Mr Bradford said he had heard many stories during his time working at the docks but it was their wartime adventures that seemed most vivid.

In the introduction to his latest work, he writes: “Obviously, I was not a participant during the Second World War, but a passive child who, with many thousands of other children, was evacuated away from my home.

“But this did not preclude us members of the civilian population from being embroiled in the war and experiencing the wonders of modern warfare through enemy bombing of our cities, towns and villages.

“But at least that experience gave me some little insight into the traumas that the men whose stories I have narrated must have felt during their enforced preoccupation during battles with the enemies of the state.”

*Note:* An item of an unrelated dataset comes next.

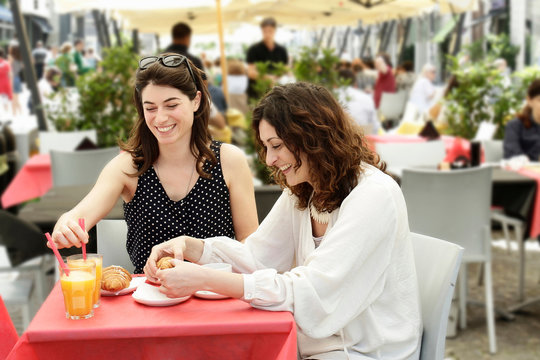 Smiling women sitting at outdoor cafe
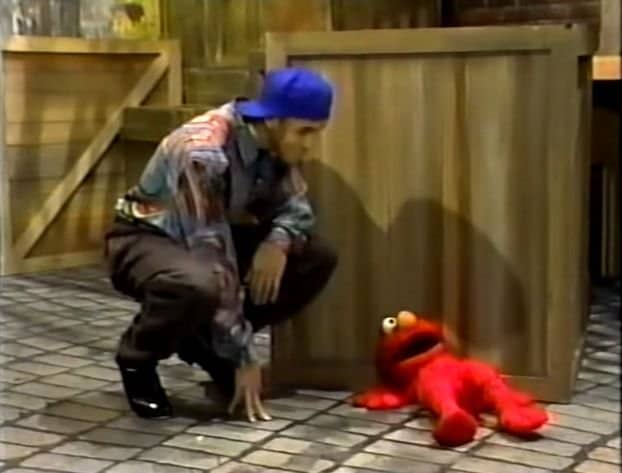 Man in a blue cap crouching beside an Elmo puppet lying face down on set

The book chronicles eight stories of what Mr Bradford describes as “extraordinary, ordinary, common men”.

Landscape

Among them is Captain Jim Fryer, who saved survivors from the wreck of the hospital ship Paris, which was sunk as it sailed towards Dunkirk in 1940. He was subsequently awarded the Distinguished Service Cross.

Less dramatic but equally memorable is the tale of petty officer Jack Hicks, who was tasked with steering a clinker-built boat on a hush-hush job from the north east to the Thames, with his crew consisting of just one co-man and a Wren.

Some of the cranes remain to remind us of the past, but now the landscape contains Newham Council’s new headquarters, the Regatta Centre, London City Airport, ExCeL, the Britannia Village housing development, Capital East, and the bridge across the docks.